Clicker Taining Principles 3

Written by Hiddenhorse on 23/03/2010 – 11:44 am -

How to do it

When we clicker train an animal we are using two types of learning. Don’t worry too much about the names but it is important to understand the principles here. The first type of learning is called classical conditioning. You will have seen the effect of classical conditioning many times, for example when you go to your horse in the morning and the horse hears the rattling of the gate or the clink of feed buckets you will perhaps hear a whinny or snicker, you will see the horses behaviour change as they anticipate the arrival of the morning feed. An even better example of this might be if you own a dog and the dog sees you go to the cupboard and get the dog lead/leash. The dog will respond with a change in behaviour as it anticipates setting our on it’s walk. What is happening in both these cases is that some event is predicting an expected behaviour. The rattle of the gate, the sound of feed being prepared, the appearance of the dog lead, the time of day, are all predictors of a coming event. This phenomenon was first described by a Russian scientist called Ivan Pavlov, you may have heard the phrase ‘Pavlov’s dogs’. He noticed this idea of predicting a coming event, when he went to feed his dogs and observed that they would dribble (salivate) in anticipation of the arrival of food. He realised that the the predictors the dogs were responding to were random or general events occurring accidentally in the dog’s environment and he wondered if he introduced a deliberate event, such as ringing a bell he would see the same effect. It did. Once the sound of the bell had been linked to the event as a predictor of getting fed, he found that simply ringing the bell by itself was enough to start the dogs salivating. This simple pairing of ideas became known as classical conditioning.

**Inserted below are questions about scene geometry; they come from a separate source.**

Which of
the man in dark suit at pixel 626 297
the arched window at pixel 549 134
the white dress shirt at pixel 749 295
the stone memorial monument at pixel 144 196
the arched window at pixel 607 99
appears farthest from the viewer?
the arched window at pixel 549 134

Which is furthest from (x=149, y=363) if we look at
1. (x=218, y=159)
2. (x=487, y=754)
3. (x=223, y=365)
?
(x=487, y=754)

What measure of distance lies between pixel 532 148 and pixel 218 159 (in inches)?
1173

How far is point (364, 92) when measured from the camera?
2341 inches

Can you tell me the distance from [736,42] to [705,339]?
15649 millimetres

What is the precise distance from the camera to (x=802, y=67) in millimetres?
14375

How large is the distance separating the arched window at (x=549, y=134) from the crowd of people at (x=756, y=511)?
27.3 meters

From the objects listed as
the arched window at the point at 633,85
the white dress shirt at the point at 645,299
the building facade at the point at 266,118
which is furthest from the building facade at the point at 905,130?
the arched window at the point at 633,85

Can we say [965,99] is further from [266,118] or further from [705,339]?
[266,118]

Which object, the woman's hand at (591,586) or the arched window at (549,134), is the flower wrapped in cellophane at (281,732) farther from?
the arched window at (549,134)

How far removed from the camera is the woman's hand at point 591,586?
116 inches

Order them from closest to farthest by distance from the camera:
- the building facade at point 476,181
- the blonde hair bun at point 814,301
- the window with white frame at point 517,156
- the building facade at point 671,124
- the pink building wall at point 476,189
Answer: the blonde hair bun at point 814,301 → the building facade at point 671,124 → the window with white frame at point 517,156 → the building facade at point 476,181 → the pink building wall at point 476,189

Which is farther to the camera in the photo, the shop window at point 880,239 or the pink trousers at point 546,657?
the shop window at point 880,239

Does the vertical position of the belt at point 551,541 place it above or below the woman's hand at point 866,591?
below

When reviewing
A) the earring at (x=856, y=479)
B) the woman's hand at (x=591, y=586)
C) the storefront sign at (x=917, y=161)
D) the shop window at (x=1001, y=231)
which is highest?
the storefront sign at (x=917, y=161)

The second type of learning we are dealing with in Positive Reinforcement Training (PRT) or clicker training is called operant conditioning. By the way, the word ‘conditioning’ is just a scientific way of saying learning, the operant part is when the subject, (the operant) actually takes some action in order to try to get a behaviour to occur. So if your dog gets excited when you get the dog lead, that is classical conditioning, but if it goes and gets the dog lead and brings it to you in order to initiate a walk, that is operant conditioning. We use both types of learning in clicker training/PRT.

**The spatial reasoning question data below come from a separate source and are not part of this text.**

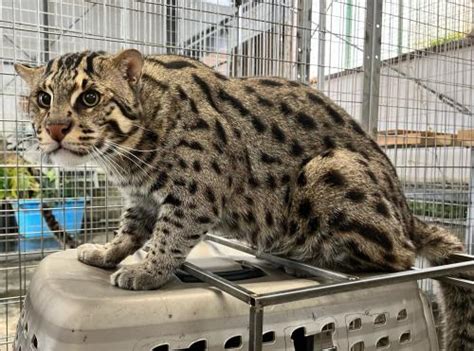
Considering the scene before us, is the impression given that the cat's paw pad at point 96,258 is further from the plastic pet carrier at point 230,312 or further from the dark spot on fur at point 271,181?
the dark spot on fur at point 271,181

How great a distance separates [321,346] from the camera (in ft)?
3.96

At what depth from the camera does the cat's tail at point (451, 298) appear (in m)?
1.38

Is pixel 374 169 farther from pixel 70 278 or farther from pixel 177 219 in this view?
pixel 70 278

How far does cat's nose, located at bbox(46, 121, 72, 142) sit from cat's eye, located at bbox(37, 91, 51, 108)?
4.0 inches

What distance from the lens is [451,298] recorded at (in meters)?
1.42

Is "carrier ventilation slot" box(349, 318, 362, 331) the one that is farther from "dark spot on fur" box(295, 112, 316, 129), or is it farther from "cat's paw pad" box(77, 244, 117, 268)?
"cat's paw pad" box(77, 244, 117, 268)

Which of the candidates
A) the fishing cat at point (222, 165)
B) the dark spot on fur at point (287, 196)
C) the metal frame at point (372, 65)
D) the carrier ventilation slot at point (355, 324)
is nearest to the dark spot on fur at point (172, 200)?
the fishing cat at point (222, 165)

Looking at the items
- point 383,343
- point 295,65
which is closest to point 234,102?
point 383,343

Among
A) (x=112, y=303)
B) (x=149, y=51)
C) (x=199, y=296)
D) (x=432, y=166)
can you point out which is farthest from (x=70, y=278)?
(x=432, y=166)

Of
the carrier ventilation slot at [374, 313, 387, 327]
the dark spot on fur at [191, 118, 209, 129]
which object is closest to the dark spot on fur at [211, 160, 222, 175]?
the dark spot on fur at [191, 118, 209, 129]

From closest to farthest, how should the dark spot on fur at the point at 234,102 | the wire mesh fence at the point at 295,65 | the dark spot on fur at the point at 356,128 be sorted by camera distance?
1. the dark spot on fur at the point at 234,102
2. the dark spot on fur at the point at 356,128
3. the wire mesh fence at the point at 295,65

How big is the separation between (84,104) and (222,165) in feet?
1.31

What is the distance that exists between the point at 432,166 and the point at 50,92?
2736 mm

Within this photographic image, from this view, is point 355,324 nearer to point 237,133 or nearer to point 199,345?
point 199,345
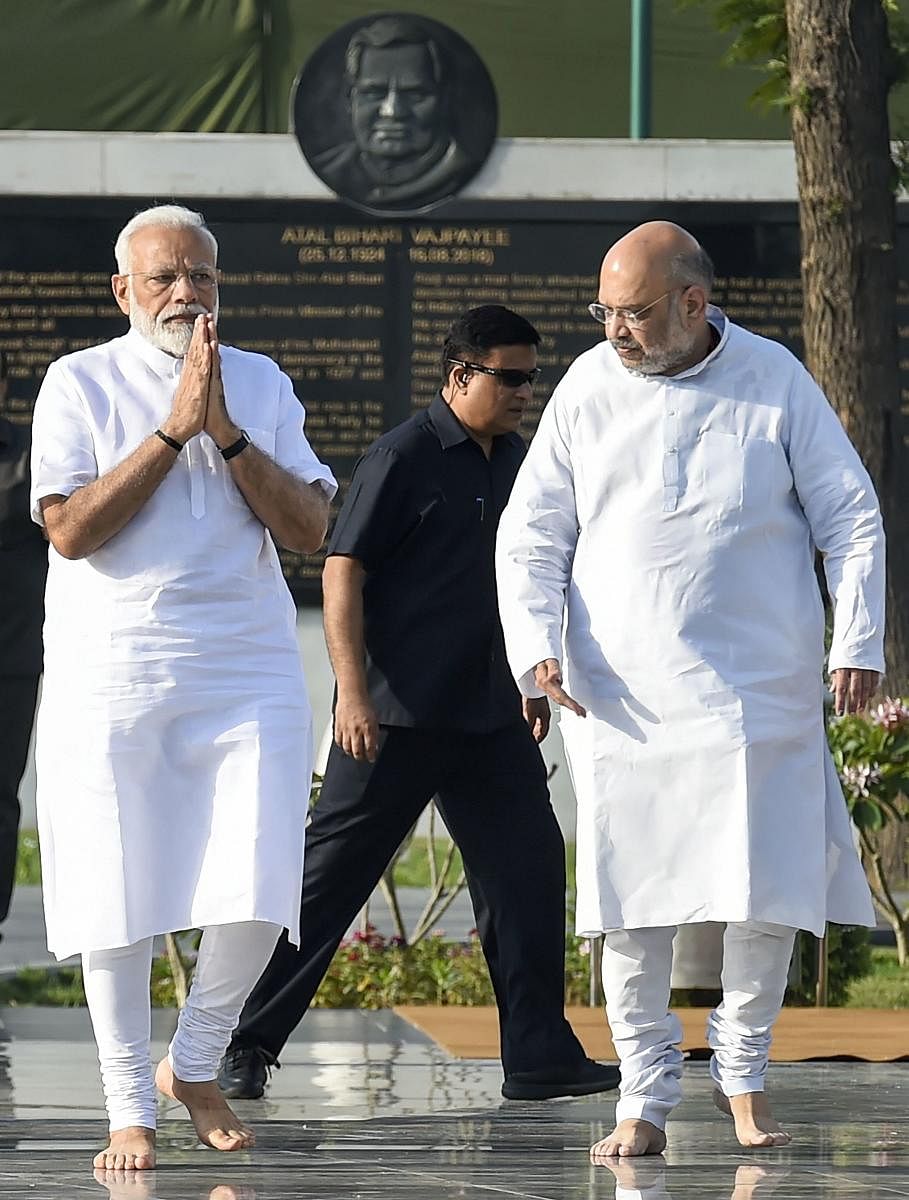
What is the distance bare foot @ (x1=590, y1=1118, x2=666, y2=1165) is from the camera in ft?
16.7

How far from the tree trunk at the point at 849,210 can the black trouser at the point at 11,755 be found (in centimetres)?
335

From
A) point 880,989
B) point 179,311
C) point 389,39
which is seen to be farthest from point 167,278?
point 389,39

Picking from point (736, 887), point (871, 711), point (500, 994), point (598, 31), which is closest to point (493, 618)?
point (500, 994)

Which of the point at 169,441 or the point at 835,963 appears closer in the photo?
the point at 169,441

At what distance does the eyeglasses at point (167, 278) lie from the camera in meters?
5.13

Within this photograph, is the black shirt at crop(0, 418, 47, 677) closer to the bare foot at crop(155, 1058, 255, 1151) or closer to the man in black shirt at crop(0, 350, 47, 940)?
the man in black shirt at crop(0, 350, 47, 940)

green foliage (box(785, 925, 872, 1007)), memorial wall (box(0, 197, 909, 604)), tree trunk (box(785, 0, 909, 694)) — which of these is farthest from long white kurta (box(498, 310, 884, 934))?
memorial wall (box(0, 197, 909, 604))

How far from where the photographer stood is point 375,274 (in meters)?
11.2

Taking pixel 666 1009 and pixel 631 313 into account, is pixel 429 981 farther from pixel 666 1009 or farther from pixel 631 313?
pixel 631 313

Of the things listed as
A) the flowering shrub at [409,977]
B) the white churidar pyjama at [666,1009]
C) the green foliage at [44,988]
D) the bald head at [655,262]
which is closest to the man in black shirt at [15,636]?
the green foliage at [44,988]

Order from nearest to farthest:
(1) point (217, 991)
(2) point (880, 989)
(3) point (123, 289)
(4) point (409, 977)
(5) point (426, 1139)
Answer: (1) point (217, 991), (3) point (123, 289), (5) point (426, 1139), (2) point (880, 989), (4) point (409, 977)

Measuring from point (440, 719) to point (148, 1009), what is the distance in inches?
54.1

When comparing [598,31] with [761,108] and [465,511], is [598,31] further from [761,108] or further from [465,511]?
[465,511]

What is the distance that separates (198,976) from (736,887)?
111 cm
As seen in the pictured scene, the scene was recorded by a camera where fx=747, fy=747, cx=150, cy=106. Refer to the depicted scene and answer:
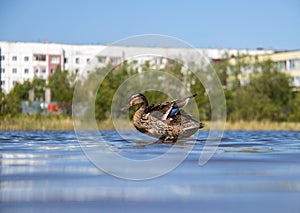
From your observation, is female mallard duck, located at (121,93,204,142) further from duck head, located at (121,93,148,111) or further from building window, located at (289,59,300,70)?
building window, located at (289,59,300,70)

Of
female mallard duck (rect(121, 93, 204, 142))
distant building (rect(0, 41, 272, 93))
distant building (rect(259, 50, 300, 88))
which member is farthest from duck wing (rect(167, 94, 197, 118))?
distant building (rect(0, 41, 272, 93))

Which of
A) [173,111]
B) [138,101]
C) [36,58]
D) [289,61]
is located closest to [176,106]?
[173,111]

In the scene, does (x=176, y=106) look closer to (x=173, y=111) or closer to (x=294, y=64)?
(x=173, y=111)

We begin with classical conditioning, by linking two ideas together a click (predictor) and a reward. Usually the reward is a food reward as this is something that the horse wants and it is something that it is willing to work for. Some people like to use a ‘reward’ such as a voice reward (Good Boy!) or a touch or a scratch but to me this is not effective at all, for reasons you will see in one moment and it brings us to a very important point. Before we go any further, we must make something very clear, – the difference between a treat and a reward.

Drum this into your head!

Rewards are NOT treats and treats are NOT rewards.

This is the main stumbling block to anyone who starts using PRT and this is the reason people try clicker training and drop it again. I never treat my horses. This is not because I am some hard, unfeeling person but because treats are NOT designed to reward the horse! They are designed to reward the human, and like most things that are designed to reward the human they are basically anthropomorphic in nature. People give treats to horses because they want to make themselves feel good. Now it may be that horses find the treats pleasurable but that is irrelevant, when we act like this it is because we want the horse to think we are a nice person and if we believe our horse thinks we are a nice person then we get good feelings. This is putting human ideas into a horse’s head, (anthropomorphism) and horses don’t think like this. When people think of treats they usually think of food rewards but treating horses also extends rather bizarrely, to physical possessions, for example we might ‘buy our horse’ a new grooming kit or a new rug or a new food bucket. It should be fairly obvious that animals don’t understand concepts like possession and ownership. What is happening of course, is that the human is trying to buy the affection of the horse and thus buy themselves good feelings.

The Treat-aholics Test

Here is a little test for all you treat-aholics out there. I might say to you, ‘carry on and give your horse all the treats that you normally do, – in fact, give more if you want to, but here is the rule: instead of dishing them out randomly throughout the day, I want you to just add them to the normal bucket feed’. Most people think about this for a moment and then say, ‘What’s the point of that?’ what they mean is ‘where is the reward in that?’ What this rule does is take away your pleasure in giving treats and shows them for what they are, just extra food that the horse doesn’t really want or need.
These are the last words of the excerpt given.